PROBLEM DESCRIPTION
Pick up the taxpayer alert on shifting foreign business losses into Australian branches and continue it from the point where it stops.

EXCERPTED TEXT
____________________

Taxpayer Alert
TA 2008/18
Arrangements to shift foreign business losses into Australian branches or resident entities-
This document incorporates revisions made since original publication. View its history and amending notices, if applicable.
FOI status: may be released
Taxpayer Alerts are intended to be an 'early warning' of significant new and emerging higher risk tax planning issues or arrangements that the Australian Taxation Office has under risk assessment, or where there are recurrences of arrangements that have been previously risk assessed.
Taxpayer Alerts will provide information that is in the interests of an open tax administration to taxpayers. Taxpayer Alerts are written principally for taxpayers and their advisers and they also serve to inform tax officers of new and emerging higher risk tax planning issues. Not all potential tax planning issues that the Tax Office has under risk assessment will be the subject of a Taxpayer Alert, and some arrangements that are the subject of a Taxpayer Alert may on further examination be found not to be of concern to the Tax Office. In these latter cases the Taxpayer Alert will be withdrawn and a notification published which will be referenced to that Taxpayer Alert. Taxpayer Alerts will give the title of the issue (which may be a scheme, arrangement or particular transaction), briefly describe the issue and will highlight the features which are of concern to the Tax Office. These issues will generally require more detailed analysis to provide the Tax Office view to taxpayers. Taxpayers who have entered into or are contemplating entering into an arrangement similar to that described in this Taxpayer Alert can seek a formal determination of the Tax Office's position through a private ruling (noting that the Taxation Administration Act 1953 sets out circumstances where the Commissioner may decline to issue such a ruling). Such taxpayers might also contact the tax officer named in the Taxpayer Alert and/or obtain their own advice. This Taxpayer Alert is issued under the authority of the Commissioner. |
This Taxpayer Alert describes arrangements within multi-national companies operating through branches, or operating through transactions with foreign associates, which seek to shift deductions for losses from foreign operations into their Australian businesses. Such arrangements are intended to result in the Australian resident entity or branch reporting a lower taxable income than would have been the case without the arrangement.
DESCRIPTION
The alert applies to arrangements having some or all of the following features.
Arrangement 1
1. A foreign resident entity has a branch in Australia which has assessable income for the relevant income year.
2. The foreign resident entity has:
- a.
- accumulated losses,
- b.
- assets with embedded, but not yet realised, losses ("loss assets", for example, a book of [bad] debts), or
- c.
- a liability to pay a third party (the "third party liability").
3. The foreign resident entity arranges to inappropriately attribute to the Australian branch:
- a.
- some or all of the losses from foreign operations,
- b.
- loss assets at an inflated price (i.e. by not properly accounting for the decrease in value arising from the embedded losses when it is attributed to the Australian branch), or
- c.

____________________

DATA BLOCK
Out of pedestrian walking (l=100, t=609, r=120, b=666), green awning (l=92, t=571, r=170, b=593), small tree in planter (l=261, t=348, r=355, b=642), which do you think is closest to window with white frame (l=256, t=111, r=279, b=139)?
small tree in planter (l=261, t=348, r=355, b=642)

____________________

OUTPUT BELOW
- the third party liability without attributing to the branch adequate compensation for the value of the liability assumed by the branch.
4. As a result of the arrangements, greater deductions for losses are sought in Australia by the Australian branch or subsidiary.
5. Similar tax outcomes may be sought by an Australian resident entity with a foreign branch failing to properly attribute to that branch relevant losses, loss assets or third party liabilities.
Arrangement 2
6. A foreign resident entity has an Australian resident associate (including a subsidiary member of a multiple entry consolidated group) with assessable income for the relevant income year.
7. The foreign resident entity has:
- a.
- assets with embedded, but not yet realised, losses ("loss assets", for example, a book of [bad] debts), or
- b.
- a liability to pay a third party (the "third party liability").
8. The foreign resident entity and the Australian resident associate arrange to inappropriately transfer:
- a.
- loss assets to the Australian resident entity at an inflated price (i.e. by not properly accounting for the decrease in value arising from the embedded losses), or
- b.
- the third party liability to the Australian resident entity without receiving proper compensation for the value of the liability assumed.
9. As a result of the arrangements, greater deductions for losses are sought in Australia by the Australian resident entity.
Features which concern us
The Tax Office considers that arrangements of this type give rise to the following taxation issues, including whether:
- 1.
- any amount expended by the Australian resident entity would be deductible under section 8-1 of the Income Tax Assessment Act 1997 (ITAA 1997), including the extent to which such an amount was incurred in the gaining or producing of non-assessable non-exempt income
- 2.
- any amounts would be reduced by the commercial debt forgiveness provisions in Division 245 of the ITAA 1936
- 3.
- any amounts of bad debts would be deductible under section 25-35 of the ITAA 1997
- 4.
- any losses would be affected by the participation exemption provisions in Division 768-G of the ITAA 1997
- 5.
- any company's tax losses or deductions may be affected by the provisions in Division 175 of the ITAA 1997
- 6.
- any transaction may be subject to the transfer pricing provisions contained in Division 13 of the Income Tax Assessment Act 1936 (ITAA 1936)
- 7.
- any articles in applicable tax treaties between Australian and a relevant country may apply, especially:
- a.
- the associated enterprises article (where applicable), or
- b.
- the business profits article (where applicable)
- 8.
- the general anti-avoidance rule contained in Part IVA of the ITAA 1936 may be applied to cancel any tax benefit under all, or some part, of the arrangement, and
- 9.
- any entity involved in the arrangement may be a promoter of a tax exploitation scheme for the purposes of Division 290 of Schedule 1 to the Taxation Administration Act 1953 (TAA 1953).
The Tax Office is currently reviewing these arrangements.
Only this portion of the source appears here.